## Vorliegender Text
******

# Brauche ich ein anderes Modem für DSL3000?



## Krankes-Kaff (12. Juni 2004)

Hallo,

ich habe in den letzten Tagen von DSL 768 auf DSL3000 gewechselt.
Mir wurde auch schon bestätigt, dass es funktioniert und meine Internet-Programme zeigen auch einen Datenverkehr von 3000kb an.

Allerdings bemerke ich beim Surfen und Downloaden kaum einen Unterschied.

Liegt das vielleicht daran, dass ich ein anderes Modem für DSL3000 brauche?

Im Moment habe ich dieses Modem: AVM Fritz!Card DSL SL USB 

Dieses Modem habe ich bei meiner DSL-Bestellung vor ca. 4 Monaten bekommen, ist also kein uraltes Gerät.


Vielen Dank für eure Hilfe!


Viele liebe Grüße


Tim


----------



## gothic ghost (12. Juni 2004)

Wer suchet der findet, Meister


----------



## Krankes-Kaff (13. Juni 2004)

Für alle, die gerne die Antwort wüssten:

Die AVM-Modems unterstützen auch die neuen und höheren Bandbreiten!


Danke Gothic Ghost


Liebe Grüße

Tim


----------



## Claas M (24. Juni 2004)

Wegen des Speed's bei Webseiten würde ich sagen, dass es hier egal ist, ob du nun 768 oder 3000 kbits die Sekunde hast, weil beides 'sauschnell' ist. Ich denke, dass es sich erst in der Summe von Downloads ausmacht.

Bei 768 nur 1 Dl mit 'ner Rate von 80 und bei 3000 haste vllt 3 DL's mit ner Rate von 80.


----------



## Stoik (30. Juni 2004)

Hab T-Net3000 und du kannst dein Teledat 300 da weiter nehmen oder was du auch hast....

also die Seiten bauen sich um einiges schneller also mit 1mbit auf und 160mb in ca. 8min ist auch okay.


----------



## js-mueller (1. Juli 2004)

Ich hab mir auch TDSL 200 geholt, aber um das nurmal so zu sagen ich war enttäuscht, weil es echt mal NICHTS bringt ;-) Klar nen 240er Download ist mal ganz lässig, aber das war eigentlich nicht so mein anliegen


----------



## Claas M (1. Juli 2004)

Das hätte ich Dir auch sagen können... aber hätte man sich auch denken können 768 kb/s und dann ne page mit vllt 10 Kb...


----------

******

## Gestellte Aufgabe 1
Schreib aus der Diskussion oben den Abschnitt ab, der bei den Worten „Mir wurde auch“ beginnt und nach „für DSL3000 brauche?“ endet.
## Gestellte Aufgabe 2
Stimmen die folgenden Aussagen mit der Diskussion oben überein? Antworte jeweils mit Ja oder Nein und zitiere die entscheidenden Worte wörtlich.
(a) Tim hat sein Modem vor etwa vier Monaten bei seiner DSL-Bestellung bekommen.
(b) Laut Krankes-Kaff unterstützen die AVM-Modems keine höheren Bandbreiten.
(c) Claas M hält den Unterschied zwischen 768 und 3000 kbit pro Sekunde bei Webseiten für egal.
## Gestellte Aufgabe 3
Fasse die Diskussion oben in zwei Sätzen zusammen.

## Bereitgestellte Daten

******

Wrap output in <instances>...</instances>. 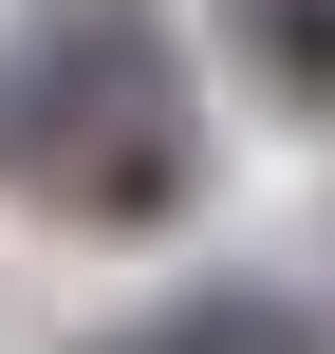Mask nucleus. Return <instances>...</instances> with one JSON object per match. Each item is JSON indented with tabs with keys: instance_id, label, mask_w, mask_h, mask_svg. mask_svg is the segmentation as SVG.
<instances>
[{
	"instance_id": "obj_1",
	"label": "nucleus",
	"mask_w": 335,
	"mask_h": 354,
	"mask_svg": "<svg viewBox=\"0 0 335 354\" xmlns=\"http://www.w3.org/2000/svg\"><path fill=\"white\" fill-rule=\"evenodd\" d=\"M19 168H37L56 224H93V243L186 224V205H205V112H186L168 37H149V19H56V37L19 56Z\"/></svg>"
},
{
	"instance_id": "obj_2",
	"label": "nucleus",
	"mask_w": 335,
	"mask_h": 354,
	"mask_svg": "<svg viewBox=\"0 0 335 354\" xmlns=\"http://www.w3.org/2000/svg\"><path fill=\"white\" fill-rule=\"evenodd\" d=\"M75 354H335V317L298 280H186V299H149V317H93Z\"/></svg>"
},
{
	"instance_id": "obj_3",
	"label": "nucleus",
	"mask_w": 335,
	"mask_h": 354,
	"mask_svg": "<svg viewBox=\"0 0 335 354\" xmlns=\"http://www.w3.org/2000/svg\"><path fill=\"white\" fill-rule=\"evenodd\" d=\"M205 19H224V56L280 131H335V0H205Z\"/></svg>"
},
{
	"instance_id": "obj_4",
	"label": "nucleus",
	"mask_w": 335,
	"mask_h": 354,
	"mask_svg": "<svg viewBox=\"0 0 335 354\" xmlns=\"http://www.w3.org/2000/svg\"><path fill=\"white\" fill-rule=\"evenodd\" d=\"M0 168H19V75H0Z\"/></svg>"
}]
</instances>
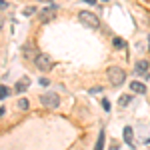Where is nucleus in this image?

******

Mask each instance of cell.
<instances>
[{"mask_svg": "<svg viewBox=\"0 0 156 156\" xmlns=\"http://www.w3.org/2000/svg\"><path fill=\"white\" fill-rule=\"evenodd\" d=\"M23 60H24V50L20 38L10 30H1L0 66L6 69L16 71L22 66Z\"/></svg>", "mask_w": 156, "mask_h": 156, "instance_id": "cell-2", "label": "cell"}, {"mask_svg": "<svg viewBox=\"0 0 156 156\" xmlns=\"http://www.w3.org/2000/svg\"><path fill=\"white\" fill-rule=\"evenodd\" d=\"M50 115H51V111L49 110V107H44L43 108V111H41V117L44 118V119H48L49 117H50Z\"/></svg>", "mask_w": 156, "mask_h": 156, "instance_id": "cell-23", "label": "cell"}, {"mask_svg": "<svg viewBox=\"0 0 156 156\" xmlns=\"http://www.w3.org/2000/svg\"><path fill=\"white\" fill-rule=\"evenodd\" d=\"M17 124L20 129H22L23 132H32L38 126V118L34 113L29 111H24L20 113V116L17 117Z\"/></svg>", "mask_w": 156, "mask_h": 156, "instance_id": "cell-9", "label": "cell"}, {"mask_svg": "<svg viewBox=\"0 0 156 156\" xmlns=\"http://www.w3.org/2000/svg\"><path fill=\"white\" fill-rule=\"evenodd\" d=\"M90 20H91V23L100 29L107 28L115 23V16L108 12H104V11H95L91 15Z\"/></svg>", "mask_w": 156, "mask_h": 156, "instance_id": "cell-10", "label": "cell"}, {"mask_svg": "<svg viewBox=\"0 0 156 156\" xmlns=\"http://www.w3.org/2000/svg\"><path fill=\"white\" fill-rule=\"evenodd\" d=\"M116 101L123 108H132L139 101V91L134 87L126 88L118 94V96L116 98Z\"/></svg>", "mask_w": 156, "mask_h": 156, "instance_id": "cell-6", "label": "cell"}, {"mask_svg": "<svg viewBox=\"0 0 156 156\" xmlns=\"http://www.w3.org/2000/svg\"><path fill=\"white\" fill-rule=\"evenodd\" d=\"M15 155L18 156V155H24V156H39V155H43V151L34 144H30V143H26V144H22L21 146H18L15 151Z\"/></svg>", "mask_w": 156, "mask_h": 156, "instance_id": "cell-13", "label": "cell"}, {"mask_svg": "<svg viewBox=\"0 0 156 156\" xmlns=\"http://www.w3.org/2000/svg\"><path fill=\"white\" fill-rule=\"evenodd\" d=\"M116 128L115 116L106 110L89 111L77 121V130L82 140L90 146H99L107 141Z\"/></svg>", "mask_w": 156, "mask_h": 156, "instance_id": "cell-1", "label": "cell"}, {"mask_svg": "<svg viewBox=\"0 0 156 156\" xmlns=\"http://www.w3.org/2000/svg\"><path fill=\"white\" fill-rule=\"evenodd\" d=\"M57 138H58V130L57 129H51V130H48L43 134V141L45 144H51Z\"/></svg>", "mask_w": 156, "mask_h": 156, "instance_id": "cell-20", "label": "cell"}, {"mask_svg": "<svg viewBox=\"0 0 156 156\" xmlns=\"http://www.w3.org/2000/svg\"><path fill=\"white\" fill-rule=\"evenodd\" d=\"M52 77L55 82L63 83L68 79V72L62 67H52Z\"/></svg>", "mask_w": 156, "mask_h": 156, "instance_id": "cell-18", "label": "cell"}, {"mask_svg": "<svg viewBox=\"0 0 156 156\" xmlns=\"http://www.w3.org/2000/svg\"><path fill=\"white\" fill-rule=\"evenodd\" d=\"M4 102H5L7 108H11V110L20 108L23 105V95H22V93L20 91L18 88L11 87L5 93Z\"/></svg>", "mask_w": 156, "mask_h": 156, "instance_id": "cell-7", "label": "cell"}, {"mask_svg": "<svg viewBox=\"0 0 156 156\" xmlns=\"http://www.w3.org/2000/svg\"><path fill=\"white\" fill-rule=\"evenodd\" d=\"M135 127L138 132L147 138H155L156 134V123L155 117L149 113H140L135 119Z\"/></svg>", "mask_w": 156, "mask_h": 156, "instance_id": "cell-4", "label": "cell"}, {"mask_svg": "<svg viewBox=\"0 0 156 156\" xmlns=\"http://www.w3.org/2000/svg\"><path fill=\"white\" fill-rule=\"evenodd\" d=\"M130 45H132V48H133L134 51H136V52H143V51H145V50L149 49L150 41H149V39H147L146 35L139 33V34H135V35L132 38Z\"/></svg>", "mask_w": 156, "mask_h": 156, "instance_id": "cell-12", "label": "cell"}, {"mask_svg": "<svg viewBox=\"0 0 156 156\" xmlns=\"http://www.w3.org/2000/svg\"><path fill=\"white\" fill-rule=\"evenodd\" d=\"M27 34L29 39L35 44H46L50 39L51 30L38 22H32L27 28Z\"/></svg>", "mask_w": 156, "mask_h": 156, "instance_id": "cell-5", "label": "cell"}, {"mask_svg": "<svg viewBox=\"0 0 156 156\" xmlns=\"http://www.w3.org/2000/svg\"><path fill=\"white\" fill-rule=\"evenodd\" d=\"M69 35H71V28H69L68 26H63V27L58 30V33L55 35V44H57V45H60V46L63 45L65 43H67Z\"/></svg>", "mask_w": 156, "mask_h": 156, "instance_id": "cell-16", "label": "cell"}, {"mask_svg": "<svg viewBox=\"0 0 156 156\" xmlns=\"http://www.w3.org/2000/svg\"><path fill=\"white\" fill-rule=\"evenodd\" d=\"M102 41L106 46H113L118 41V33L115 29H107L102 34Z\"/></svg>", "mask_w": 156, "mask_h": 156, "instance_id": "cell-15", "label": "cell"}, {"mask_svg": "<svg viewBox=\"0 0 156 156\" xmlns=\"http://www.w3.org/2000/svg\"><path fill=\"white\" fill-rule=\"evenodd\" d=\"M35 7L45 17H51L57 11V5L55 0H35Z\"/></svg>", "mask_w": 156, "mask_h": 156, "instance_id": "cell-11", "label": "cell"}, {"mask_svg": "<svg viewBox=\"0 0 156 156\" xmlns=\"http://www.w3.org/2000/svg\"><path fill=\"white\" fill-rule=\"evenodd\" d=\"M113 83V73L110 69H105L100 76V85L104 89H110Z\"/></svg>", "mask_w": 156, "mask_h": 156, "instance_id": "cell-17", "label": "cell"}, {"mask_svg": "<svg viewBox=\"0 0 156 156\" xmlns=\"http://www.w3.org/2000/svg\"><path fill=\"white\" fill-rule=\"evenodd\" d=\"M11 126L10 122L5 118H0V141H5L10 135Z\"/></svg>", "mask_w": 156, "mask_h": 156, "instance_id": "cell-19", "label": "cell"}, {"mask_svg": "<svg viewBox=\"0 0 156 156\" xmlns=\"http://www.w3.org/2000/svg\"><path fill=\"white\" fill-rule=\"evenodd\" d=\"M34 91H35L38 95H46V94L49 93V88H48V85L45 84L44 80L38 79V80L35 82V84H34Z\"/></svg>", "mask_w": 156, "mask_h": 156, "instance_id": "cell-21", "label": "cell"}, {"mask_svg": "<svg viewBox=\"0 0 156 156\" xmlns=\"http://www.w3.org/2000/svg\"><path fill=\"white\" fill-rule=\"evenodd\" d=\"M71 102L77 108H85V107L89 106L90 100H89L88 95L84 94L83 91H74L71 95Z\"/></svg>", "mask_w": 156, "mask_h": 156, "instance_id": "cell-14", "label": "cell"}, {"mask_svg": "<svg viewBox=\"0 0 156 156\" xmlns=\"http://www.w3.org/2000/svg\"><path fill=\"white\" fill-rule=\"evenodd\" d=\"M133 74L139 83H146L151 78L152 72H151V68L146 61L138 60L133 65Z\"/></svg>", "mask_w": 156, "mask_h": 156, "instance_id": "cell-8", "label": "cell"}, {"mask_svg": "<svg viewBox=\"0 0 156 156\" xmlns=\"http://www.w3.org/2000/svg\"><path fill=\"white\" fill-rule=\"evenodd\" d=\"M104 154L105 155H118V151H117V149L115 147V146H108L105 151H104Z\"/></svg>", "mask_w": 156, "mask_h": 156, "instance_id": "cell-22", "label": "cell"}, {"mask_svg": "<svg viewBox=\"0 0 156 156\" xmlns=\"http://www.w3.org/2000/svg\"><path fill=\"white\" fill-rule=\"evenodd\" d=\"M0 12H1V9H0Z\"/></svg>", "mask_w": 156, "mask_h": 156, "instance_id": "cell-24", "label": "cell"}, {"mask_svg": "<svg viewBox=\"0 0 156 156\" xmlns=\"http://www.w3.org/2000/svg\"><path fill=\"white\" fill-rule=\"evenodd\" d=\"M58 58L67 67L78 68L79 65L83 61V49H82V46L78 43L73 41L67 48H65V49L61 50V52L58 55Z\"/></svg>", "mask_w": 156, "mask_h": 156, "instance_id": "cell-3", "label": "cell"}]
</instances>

******

## Antwort zur Aufgabe 1
Mir wurde auch schon bestätigt, dass es funktioniert und meine Internet-Programme zeigen auch einen Datenverkehr von 3000kb an.

Allerdings bemerke ich beim Surfen und Downloaden kaum einen Unterschied.

Liegt das vielleicht daran, dass ich ein anderes Modem für DSL3000 brauche?

## Antwort zur Aufgabe 2
(a) Ja: „Dieses Modem habe ich bei meiner DSL-Bestellung vor ca. 4 Monaten bekommen“
(b) Nein: „Die AVM-Modems unterstützen auch die neuen und höheren Bandbreiten!“
(c) Ja: „dass es hier egal ist, ob du nun 768 oder 3000 kbits die Sekunde hast“

## Antwort zur Aufgabe 3
Tim ist von DSL 768 auf DSL3000 gewechselt, bemerkt beim Surfen und Downloaden aber kaum einen Unterschied und fragt, ob er dafür ein anderes Modem braucht. Später schreibt er selbst, dass die AVM-Modems auch die höheren Bandbreiten unterstützen, und Claas M meint, bei Webseiten sei die Bandbreite egal, der Unterschied zeige sich erst in der Summe von Downloads.